Developing interdependent plugins

Say you have two Kaleidoscope plugins or, more general, two Arduino libraries A and B. Let’s assume B depends on A in a sense that B references symbols (functions/variables) defined in A. Both libraries define header files a_header.h and b_header.h that specify their exported symbols.

The following sketch builds as expected.

// my_sketch.ino
#include "b_header.h"
#include "a_header.h"
...

If the header appear in opposite order the linker will throw undefined symbol errors regarding missing symbols from A.

// my_sketch.ino
#include "a_header.h"
#include "b_header.h"
...

The reason for this somewhat unexpected behavior is that the order of libraries’ occurrence in the linker command line is crucial. The linker must see library B first to determine which symbols it needs to extract from A. If it encounters A first, it completely neglects its symbols as there are no references to it at that point.

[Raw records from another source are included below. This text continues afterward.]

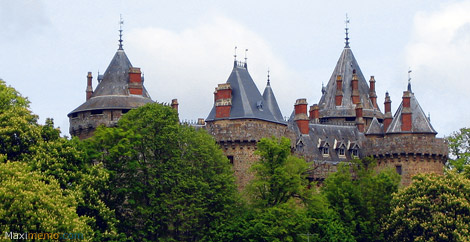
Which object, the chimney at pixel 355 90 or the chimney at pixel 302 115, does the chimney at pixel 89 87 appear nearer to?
the chimney at pixel 302 115

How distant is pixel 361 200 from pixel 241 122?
10577mm

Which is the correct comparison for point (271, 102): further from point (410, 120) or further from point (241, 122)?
point (410, 120)

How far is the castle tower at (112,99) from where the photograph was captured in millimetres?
83312

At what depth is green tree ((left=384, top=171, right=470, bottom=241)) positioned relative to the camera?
78.2 m

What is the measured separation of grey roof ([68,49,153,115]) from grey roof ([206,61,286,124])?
236 inches

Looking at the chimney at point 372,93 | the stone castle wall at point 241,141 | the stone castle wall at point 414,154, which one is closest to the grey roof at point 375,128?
the stone castle wall at point 414,154

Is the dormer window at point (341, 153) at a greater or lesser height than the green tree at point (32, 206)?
greater

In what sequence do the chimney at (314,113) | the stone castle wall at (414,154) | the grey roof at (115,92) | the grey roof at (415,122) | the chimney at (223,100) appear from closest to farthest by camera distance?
the grey roof at (115,92) < the chimney at (223,100) < the stone castle wall at (414,154) < the grey roof at (415,122) < the chimney at (314,113)

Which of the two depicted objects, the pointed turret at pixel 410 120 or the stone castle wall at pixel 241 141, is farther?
the pointed turret at pixel 410 120

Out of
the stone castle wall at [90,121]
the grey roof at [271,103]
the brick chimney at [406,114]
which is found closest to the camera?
the stone castle wall at [90,121]

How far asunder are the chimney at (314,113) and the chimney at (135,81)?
2061 cm

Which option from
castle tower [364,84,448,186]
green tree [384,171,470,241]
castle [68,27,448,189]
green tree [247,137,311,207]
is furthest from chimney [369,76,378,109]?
green tree [247,137,311,207]

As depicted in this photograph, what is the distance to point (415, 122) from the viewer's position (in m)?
92.0

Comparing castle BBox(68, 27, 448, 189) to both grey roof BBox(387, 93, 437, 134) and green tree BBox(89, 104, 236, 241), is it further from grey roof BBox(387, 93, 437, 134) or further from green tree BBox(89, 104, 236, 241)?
green tree BBox(89, 104, 236, 241)
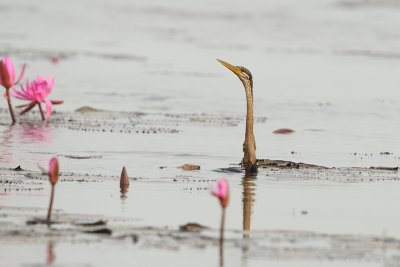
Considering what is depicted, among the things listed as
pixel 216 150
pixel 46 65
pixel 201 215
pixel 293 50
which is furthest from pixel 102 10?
pixel 201 215

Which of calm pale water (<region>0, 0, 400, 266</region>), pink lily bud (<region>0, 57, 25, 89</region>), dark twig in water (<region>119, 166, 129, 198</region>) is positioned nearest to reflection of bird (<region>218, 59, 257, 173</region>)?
calm pale water (<region>0, 0, 400, 266</region>)

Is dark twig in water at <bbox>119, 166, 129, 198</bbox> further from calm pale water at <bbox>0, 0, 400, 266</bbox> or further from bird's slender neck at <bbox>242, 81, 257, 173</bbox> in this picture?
bird's slender neck at <bbox>242, 81, 257, 173</bbox>

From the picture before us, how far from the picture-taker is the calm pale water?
10.9 meters

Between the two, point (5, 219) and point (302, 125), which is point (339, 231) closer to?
point (5, 219)

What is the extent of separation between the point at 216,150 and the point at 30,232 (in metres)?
6.11

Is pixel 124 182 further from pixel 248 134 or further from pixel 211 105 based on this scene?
pixel 211 105

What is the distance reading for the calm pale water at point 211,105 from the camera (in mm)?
10930

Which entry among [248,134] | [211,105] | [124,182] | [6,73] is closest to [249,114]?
[248,134]

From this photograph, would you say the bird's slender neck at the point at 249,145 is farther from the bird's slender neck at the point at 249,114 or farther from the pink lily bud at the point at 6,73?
the pink lily bud at the point at 6,73

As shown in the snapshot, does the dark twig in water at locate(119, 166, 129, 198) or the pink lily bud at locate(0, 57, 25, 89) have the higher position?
the pink lily bud at locate(0, 57, 25, 89)

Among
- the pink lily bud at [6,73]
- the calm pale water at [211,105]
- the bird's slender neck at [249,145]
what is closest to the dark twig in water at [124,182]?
the calm pale water at [211,105]

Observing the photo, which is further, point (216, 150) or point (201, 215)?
point (216, 150)

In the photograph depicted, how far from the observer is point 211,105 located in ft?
68.5

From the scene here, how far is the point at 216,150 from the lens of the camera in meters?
15.3
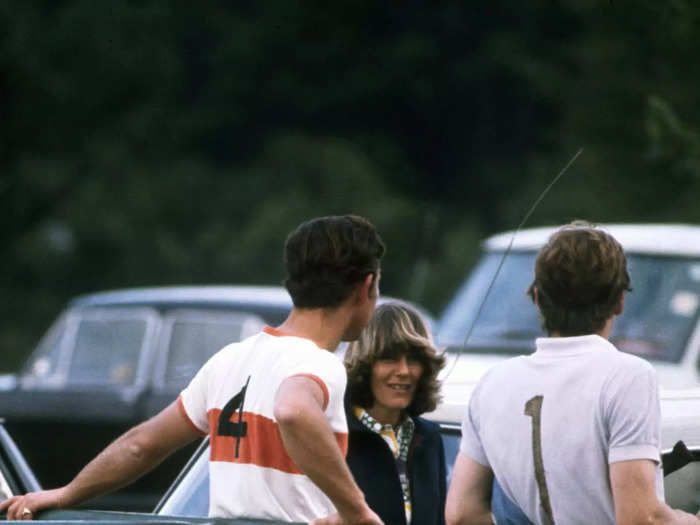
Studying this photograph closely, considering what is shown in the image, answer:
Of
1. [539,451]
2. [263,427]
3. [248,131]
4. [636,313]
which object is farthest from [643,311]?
[248,131]

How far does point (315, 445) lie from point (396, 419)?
1055 mm

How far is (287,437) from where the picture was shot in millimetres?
2863

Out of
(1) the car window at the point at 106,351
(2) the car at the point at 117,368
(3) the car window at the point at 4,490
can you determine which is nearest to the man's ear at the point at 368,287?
(3) the car window at the point at 4,490

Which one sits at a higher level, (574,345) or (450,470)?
(574,345)

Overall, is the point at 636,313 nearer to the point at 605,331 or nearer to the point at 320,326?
the point at 605,331

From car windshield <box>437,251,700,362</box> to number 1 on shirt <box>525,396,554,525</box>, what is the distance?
4514mm

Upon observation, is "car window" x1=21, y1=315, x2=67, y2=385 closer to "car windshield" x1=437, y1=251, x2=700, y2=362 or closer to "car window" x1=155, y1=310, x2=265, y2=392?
"car window" x1=155, y1=310, x2=265, y2=392

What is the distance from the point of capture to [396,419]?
3.88 metres

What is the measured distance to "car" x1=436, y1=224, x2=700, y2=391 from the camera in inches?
302

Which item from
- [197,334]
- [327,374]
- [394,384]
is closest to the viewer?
[327,374]

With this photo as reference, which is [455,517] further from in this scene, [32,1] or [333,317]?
[32,1]

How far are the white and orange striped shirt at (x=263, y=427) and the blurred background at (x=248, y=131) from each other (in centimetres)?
2675

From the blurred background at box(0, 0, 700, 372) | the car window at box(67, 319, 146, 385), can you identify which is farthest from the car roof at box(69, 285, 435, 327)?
the blurred background at box(0, 0, 700, 372)

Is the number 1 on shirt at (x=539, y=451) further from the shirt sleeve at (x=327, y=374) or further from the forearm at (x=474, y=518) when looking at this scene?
the shirt sleeve at (x=327, y=374)
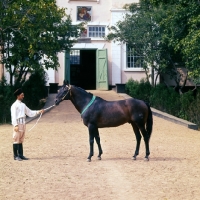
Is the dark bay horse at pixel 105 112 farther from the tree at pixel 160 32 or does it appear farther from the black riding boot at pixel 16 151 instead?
the tree at pixel 160 32

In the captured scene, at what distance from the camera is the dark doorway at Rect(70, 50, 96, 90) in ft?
116

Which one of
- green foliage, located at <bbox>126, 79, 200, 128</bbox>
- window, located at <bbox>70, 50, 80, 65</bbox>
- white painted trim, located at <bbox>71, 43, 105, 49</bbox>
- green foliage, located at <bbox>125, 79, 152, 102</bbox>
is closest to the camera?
green foliage, located at <bbox>126, 79, 200, 128</bbox>

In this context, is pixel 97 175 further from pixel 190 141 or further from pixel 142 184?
pixel 190 141

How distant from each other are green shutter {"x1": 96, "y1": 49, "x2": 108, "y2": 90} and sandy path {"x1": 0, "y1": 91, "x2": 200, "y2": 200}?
1453 centimetres

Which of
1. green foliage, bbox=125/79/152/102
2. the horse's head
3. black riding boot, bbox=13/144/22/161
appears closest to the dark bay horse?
the horse's head

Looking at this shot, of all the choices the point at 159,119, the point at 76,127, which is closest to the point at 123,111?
the point at 76,127

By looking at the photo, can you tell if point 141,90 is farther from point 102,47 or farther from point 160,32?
point 102,47

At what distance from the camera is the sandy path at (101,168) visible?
851 cm

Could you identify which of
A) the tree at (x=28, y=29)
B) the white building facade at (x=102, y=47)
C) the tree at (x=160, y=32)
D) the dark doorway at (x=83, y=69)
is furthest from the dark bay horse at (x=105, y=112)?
the dark doorway at (x=83, y=69)

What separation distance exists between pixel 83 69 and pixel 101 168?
25.0m

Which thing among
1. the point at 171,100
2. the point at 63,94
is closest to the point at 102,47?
the point at 171,100

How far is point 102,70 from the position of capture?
31.7 m

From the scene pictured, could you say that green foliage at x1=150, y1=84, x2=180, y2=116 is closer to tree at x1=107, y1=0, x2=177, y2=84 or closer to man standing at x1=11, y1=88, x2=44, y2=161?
tree at x1=107, y1=0, x2=177, y2=84

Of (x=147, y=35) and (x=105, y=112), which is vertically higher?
(x=147, y=35)
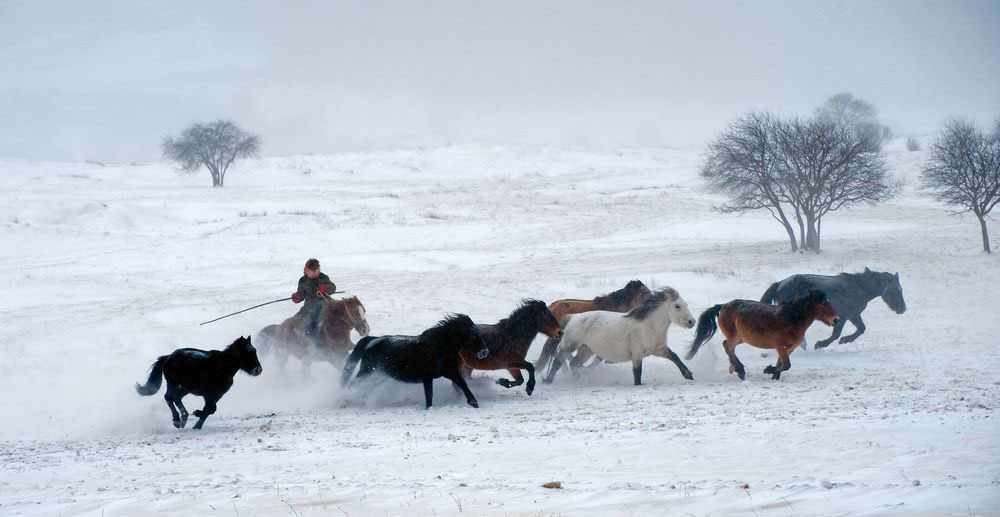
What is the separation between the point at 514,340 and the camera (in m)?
11.2

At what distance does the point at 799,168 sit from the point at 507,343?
26396 mm

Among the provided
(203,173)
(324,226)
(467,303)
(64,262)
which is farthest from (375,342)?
(203,173)

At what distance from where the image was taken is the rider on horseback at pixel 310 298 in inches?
507

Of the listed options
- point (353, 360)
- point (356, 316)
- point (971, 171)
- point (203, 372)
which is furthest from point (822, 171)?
point (203, 372)

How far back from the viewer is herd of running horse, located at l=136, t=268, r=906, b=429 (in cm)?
978

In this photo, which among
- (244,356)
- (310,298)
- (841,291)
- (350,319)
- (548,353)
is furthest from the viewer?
(841,291)

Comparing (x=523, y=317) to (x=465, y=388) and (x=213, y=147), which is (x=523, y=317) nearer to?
(x=465, y=388)

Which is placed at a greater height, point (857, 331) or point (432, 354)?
point (432, 354)

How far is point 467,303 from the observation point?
21453 mm

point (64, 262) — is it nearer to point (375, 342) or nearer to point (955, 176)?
point (375, 342)

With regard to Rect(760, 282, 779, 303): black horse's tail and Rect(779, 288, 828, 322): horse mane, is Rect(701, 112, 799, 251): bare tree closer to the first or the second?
Rect(760, 282, 779, 303): black horse's tail

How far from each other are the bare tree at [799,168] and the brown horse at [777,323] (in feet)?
71.1

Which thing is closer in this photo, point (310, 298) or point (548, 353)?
point (548, 353)

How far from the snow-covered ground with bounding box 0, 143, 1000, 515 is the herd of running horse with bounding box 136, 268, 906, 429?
42 cm
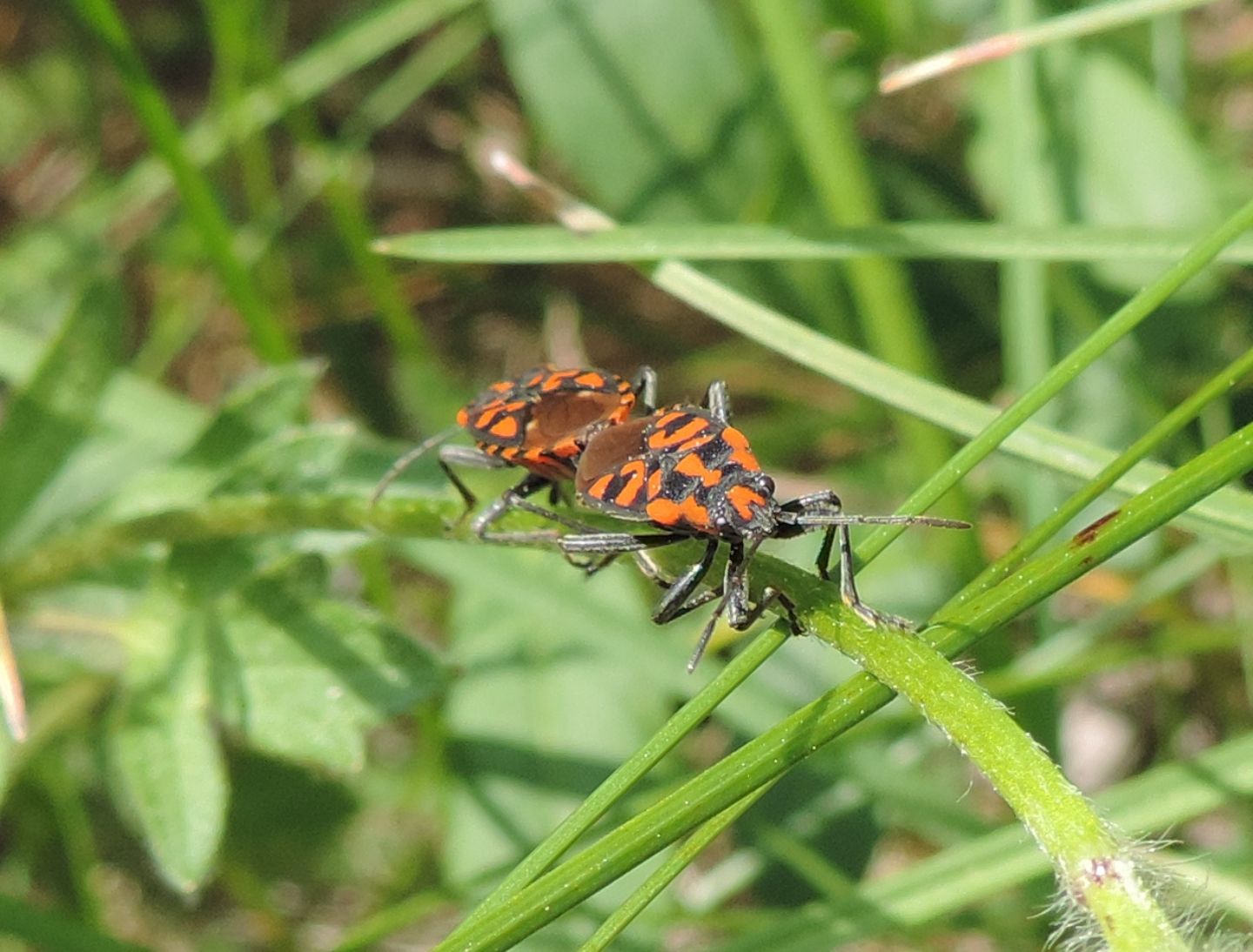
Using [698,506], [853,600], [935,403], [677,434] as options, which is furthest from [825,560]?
[935,403]

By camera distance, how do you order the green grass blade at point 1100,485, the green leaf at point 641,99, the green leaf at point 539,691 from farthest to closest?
the green leaf at point 641,99 → the green leaf at point 539,691 → the green grass blade at point 1100,485

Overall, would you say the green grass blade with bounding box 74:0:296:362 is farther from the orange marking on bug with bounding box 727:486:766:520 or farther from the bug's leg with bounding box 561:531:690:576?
the orange marking on bug with bounding box 727:486:766:520

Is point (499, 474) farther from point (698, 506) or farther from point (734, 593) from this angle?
point (734, 593)

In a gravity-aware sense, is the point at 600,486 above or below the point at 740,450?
below

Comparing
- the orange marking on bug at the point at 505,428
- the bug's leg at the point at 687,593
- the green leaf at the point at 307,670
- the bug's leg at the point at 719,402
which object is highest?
the bug's leg at the point at 719,402

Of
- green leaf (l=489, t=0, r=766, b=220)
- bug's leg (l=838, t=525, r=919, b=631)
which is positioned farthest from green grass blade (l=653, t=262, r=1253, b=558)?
green leaf (l=489, t=0, r=766, b=220)

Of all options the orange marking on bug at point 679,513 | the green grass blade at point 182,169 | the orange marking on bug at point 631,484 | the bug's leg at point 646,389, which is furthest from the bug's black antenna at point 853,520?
the green grass blade at point 182,169

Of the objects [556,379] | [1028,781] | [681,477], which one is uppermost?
[556,379]

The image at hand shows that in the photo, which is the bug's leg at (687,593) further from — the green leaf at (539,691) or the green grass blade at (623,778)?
the green leaf at (539,691)
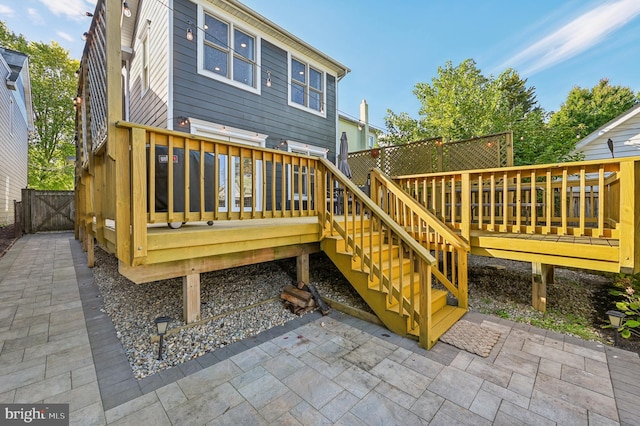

To be on the safe side and only if the sketch does not reference symbols from A directly, it is better to include the headers in the following way.

// header_b.h
#include "header_a.h"
...
// my_sketch.ino
// Do not include a_header.h directly. It is already included by b_header.h.
#include "b_header.h"
...

Note: I did no thorough research on how Arduino internally establishes the linker command line, e.g. with respect to a recursive traversal of the include-tree. This means, I am not sure how the link command line order is generated when header files that are included by the main .ino do include other files that provide definitions of library symbols in different orders. There might be additional pitfalls when header includes are more complex given a larger project.